■ **WRITTEN TASK**
Write out precisely the lines beginning with the line that contains "From the choices" and ending with the last line of the entries, and no other lines.

::: DATA EXCERPTS

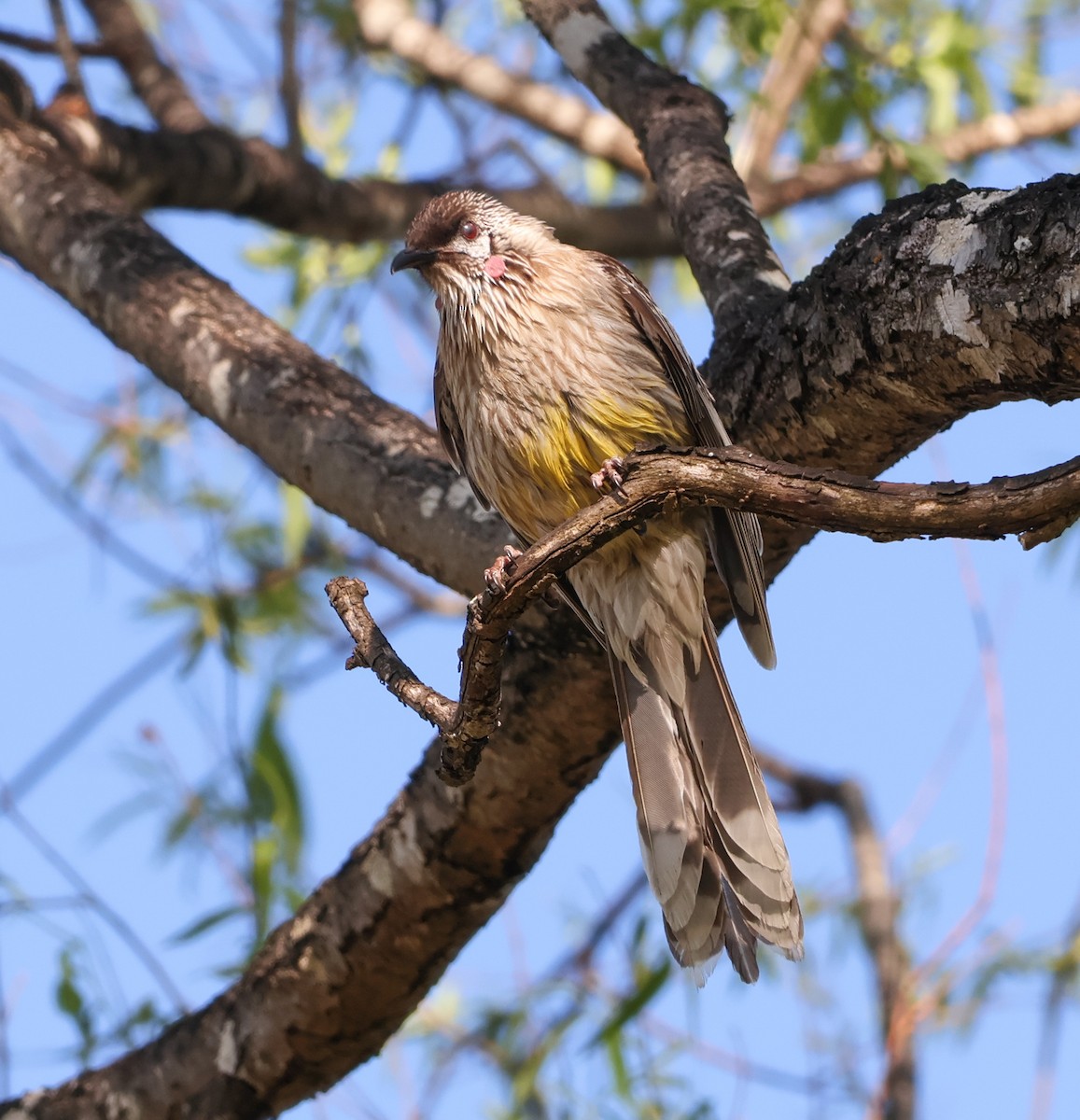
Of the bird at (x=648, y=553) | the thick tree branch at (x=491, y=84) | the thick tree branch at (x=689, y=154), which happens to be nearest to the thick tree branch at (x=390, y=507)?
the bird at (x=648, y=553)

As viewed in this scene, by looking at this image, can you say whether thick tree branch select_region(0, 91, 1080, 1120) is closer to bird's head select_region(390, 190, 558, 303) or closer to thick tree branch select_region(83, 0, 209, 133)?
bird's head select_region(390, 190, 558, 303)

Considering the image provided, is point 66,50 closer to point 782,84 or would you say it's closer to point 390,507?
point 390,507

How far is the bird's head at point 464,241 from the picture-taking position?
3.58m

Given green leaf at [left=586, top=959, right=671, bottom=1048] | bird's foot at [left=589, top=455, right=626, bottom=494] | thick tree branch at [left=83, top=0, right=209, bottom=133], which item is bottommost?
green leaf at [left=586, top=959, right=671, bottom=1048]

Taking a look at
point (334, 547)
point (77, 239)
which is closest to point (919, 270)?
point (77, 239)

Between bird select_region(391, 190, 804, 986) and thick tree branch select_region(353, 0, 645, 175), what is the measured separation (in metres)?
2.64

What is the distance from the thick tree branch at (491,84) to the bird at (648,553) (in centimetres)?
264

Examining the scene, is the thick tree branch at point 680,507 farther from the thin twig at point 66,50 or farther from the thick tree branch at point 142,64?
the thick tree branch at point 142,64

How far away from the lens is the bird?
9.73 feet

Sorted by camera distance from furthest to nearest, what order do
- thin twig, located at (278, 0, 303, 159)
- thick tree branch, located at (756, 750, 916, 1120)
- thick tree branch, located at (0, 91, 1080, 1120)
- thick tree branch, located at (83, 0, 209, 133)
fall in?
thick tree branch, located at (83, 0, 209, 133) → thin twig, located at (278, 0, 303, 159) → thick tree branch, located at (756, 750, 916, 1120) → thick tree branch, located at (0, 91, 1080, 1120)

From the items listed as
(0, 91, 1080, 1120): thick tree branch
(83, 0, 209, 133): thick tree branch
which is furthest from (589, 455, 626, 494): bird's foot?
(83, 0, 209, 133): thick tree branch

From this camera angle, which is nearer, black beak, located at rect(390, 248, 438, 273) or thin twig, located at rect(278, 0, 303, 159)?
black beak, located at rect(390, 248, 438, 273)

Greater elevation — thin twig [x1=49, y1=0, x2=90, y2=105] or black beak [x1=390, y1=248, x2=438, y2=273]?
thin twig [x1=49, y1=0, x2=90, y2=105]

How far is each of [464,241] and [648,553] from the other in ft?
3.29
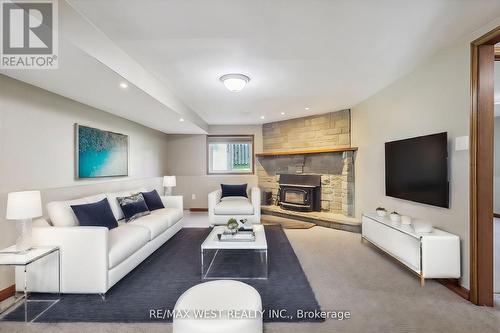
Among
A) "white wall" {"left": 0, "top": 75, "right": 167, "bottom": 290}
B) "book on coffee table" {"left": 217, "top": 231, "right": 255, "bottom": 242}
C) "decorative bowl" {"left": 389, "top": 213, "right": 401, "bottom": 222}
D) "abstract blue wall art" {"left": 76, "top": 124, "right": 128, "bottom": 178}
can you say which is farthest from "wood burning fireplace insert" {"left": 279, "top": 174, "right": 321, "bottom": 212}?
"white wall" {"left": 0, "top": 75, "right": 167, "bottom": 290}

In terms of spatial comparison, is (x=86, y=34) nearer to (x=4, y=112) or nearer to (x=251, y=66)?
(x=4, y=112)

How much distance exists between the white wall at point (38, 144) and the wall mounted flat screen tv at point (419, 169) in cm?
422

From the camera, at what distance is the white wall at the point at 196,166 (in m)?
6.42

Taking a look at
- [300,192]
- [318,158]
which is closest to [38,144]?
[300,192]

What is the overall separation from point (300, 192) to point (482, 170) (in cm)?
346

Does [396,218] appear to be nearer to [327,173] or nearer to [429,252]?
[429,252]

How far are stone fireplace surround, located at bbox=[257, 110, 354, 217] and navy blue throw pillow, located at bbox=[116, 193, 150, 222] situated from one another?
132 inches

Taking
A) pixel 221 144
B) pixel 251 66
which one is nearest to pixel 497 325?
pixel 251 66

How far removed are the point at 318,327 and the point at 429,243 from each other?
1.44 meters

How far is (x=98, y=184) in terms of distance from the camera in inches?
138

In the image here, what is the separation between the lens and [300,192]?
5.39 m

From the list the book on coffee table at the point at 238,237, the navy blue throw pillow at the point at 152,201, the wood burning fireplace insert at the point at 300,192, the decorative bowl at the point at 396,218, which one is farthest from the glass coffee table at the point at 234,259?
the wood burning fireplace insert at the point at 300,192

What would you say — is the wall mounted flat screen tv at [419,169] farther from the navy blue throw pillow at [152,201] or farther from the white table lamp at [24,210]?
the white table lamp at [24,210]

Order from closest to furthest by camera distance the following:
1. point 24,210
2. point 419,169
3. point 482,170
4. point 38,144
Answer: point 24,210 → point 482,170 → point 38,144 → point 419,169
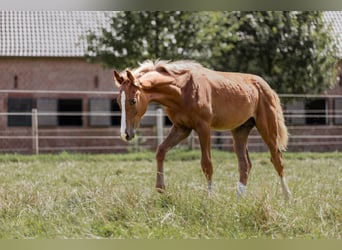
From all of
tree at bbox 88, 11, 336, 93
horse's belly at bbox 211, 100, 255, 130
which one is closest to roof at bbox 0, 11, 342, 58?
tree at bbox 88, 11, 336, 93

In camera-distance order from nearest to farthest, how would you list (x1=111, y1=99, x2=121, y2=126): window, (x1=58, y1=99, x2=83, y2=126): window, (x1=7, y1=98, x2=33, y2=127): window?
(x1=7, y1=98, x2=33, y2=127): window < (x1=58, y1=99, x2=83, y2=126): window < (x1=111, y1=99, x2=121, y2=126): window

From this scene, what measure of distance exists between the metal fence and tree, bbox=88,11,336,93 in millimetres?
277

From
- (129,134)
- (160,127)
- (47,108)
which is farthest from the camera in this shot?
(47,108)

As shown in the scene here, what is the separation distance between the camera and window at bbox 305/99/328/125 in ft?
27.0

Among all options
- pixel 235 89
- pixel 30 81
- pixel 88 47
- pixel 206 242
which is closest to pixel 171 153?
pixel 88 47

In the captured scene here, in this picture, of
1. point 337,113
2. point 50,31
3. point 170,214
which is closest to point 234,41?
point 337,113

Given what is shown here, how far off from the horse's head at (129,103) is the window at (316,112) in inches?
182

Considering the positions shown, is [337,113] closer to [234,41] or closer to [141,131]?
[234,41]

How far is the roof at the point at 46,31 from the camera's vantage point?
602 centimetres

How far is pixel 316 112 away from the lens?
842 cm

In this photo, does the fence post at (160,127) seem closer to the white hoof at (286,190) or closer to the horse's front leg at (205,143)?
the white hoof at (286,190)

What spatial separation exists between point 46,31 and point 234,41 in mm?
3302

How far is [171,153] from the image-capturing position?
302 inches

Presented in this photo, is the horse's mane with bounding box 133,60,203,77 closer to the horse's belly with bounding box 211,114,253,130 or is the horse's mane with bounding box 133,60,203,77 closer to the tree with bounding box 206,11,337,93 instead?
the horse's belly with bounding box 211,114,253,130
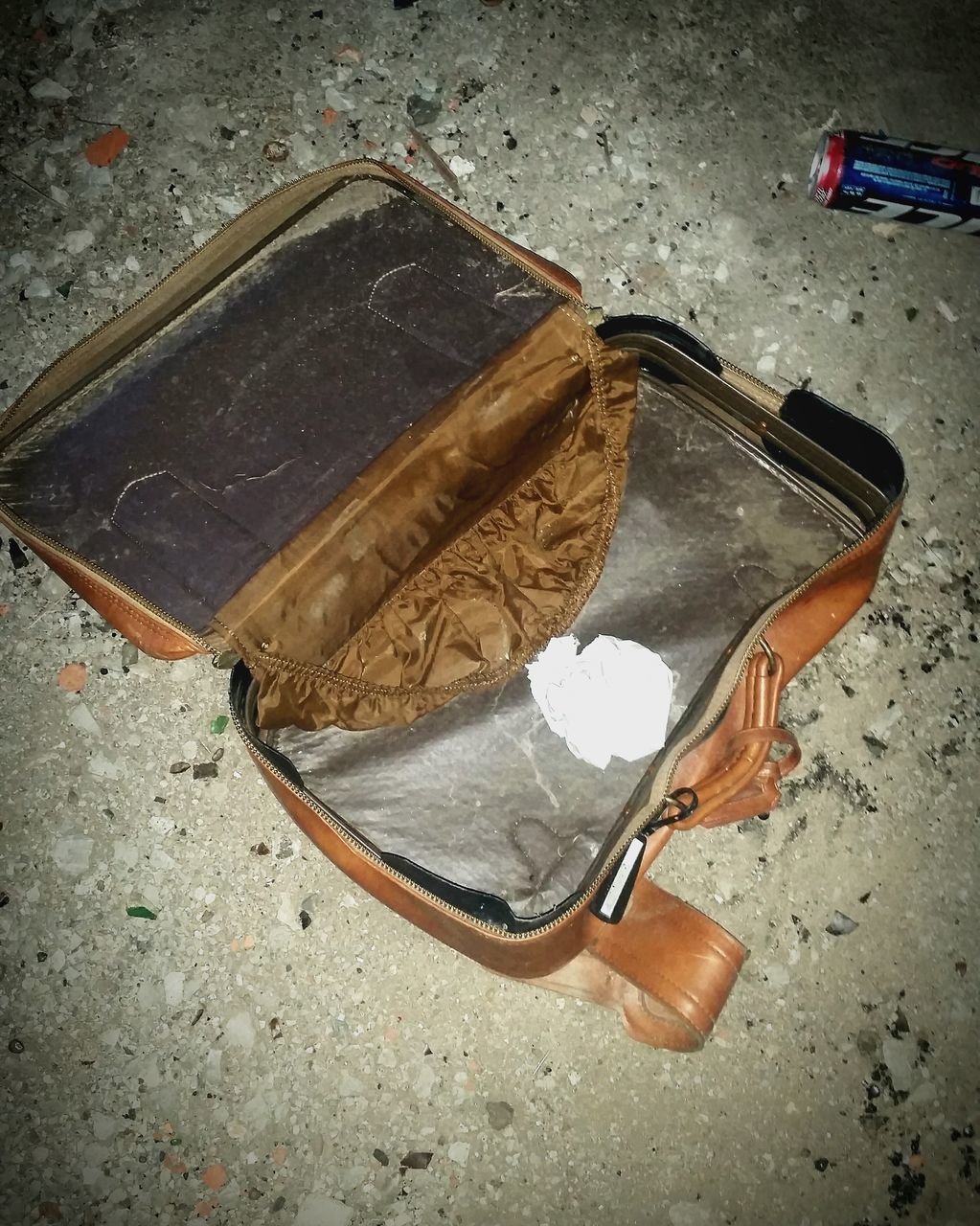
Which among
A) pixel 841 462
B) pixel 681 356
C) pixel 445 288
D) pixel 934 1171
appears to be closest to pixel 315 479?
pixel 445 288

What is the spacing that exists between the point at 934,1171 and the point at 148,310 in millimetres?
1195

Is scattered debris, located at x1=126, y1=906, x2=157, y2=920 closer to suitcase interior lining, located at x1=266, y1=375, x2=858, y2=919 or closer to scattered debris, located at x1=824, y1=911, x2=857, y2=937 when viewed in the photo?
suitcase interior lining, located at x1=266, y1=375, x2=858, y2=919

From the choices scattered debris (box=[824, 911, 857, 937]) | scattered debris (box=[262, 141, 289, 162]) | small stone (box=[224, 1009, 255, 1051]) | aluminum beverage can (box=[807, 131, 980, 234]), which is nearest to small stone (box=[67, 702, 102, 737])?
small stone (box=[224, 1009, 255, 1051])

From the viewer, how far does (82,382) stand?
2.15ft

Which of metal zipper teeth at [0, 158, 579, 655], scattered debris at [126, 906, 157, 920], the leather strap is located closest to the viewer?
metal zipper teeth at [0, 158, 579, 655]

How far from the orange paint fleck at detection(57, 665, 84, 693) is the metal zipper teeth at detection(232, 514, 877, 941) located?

::::::

■ **ANSWER TO THE PROBLEM**
From the choices scattered debris (box=[824, 911, 857, 937]) | scattered debris (box=[262, 141, 289, 162]) | small stone (box=[224, 1009, 255, 1051]) | aluminum beverage can (box=[807, 131, 980, 234]), which is nearest to small stone (box=[67, 702, 102, 737])?
small stone (box=[224, 1009, 255, 1051])

From the viewer, how far does (82,382) stand?
2.15ft

Which of metal zipper teeth at [0, 158, 579, 655], scattered debris at [126, 906, 157, 920], the leather strap is located closest to the viewer?
metal zipper teeth at [0, 158, 579, 655]

How far from the orange paint fleck at detection(57, 665, 84, 693) is the metal zipper teeth at detection(232, 514, 877, 941) located?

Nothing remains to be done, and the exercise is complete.